Problem to solve → Edit the material below so that each occurrence of "camera" becomes "viewpoint" and nothing else changes. Leave the pictures out of your version.

..........

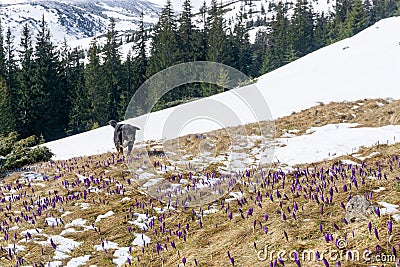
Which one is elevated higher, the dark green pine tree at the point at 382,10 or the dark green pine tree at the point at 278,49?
the dark green pine tree at the point at 382,10

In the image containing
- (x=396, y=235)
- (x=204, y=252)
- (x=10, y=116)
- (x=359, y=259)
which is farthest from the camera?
(x=10, y=116)

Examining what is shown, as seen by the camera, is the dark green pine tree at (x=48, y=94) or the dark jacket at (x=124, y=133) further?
the dark green pine tree at (x=48, y=94)

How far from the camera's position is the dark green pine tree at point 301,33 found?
7612 cm

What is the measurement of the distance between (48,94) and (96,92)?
23.3ft

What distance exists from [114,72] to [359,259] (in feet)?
198

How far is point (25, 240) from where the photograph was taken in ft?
20.1

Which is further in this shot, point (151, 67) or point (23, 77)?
point (151, 67)

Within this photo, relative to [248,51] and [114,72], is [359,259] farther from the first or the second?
[248,51]

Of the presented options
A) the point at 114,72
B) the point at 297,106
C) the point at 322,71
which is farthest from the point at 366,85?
the point at 114,72

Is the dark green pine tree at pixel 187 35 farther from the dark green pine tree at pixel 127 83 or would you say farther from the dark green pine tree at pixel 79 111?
the dark green pine tree at pixel 79 111

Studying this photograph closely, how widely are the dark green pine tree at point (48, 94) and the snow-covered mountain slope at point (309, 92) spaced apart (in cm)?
2649

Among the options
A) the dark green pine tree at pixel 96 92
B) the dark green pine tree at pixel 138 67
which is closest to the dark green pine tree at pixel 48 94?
the dark green pine tree at pixel 96 92

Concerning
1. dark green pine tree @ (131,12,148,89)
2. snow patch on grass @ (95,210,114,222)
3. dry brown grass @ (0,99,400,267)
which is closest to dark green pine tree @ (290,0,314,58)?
dark green pine tree @ (131,12,148,89)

..........

Answer in full →
Which one is elevated higher, the dark green pine tree at the point at 382,10 or the dark green pine tree at the point at 278,49?
the dark green pine tree at the point at 382,10

In the image containing
- (x=396, y=235)
- (x=204, y=252)
- (x=10, y=116)
- (x=359, y=259)
which is farthest from the viewpoint?
(x=10, y=116)

Examining what is shown, as seen by the viewpoint, is the dark green pine tree at (x=48, y=94) or the dark jacket at (x=124, y=133) further?
the dark green pine tree at (x=48, y=94)

How far from the viewpoint's position is the dark green pine tree at point 301,33 found?
7612 cm

What is the measurement of the distance between (48,94) and (96,92)?
23.3ft

What distance exists from [114,72] to [359,259] (in feet)?
198

How far is point (25, 240) from where the photograph was taken in ft?
20.1

Which is further in this shot, point (151, 67) or point (23, 77)?
point (151, 67)

Within this photo, relative to [248,51] and [114,72], is [359,259] farther from the first or the second?
[248,51]

Of the presented options
A) the point at 114,72
B) the point at 297,106
C) the point at 322,71
which is farthest from the point at 366,85?
the point at 114,72

Is the dark green pine tree at pixel 187 35 farther from the dark green pine tree at pixel 127 83 or would you say farther from the dark green pine tree at pixel 79 111?
the dark green pine tree at pixel 79 111

Studying this photograph closely, how widely are the dark green pine tree at point (48, 94) and the snow-covered mountain slope at point (309, 92) spaced apart (in cm)?
2649

Among the options
A) the dark green pine tree at pixel 96 92
B) the dark green pine tree at pixel 138 67
which is closest to the dark green pine tree at pixel 48 94?
the dark green pine tree at pixel 96 92

Concerning
1. dark green pine tree @ (131,12,148,89)
2. snow patch on grass @ (95,210,114,222)
3. dry brown grass @ (0,99,400,267)
which is closest to dark green pine tree @ (290,0,314,58)?
dark green pine tree @ (131,12,148,89)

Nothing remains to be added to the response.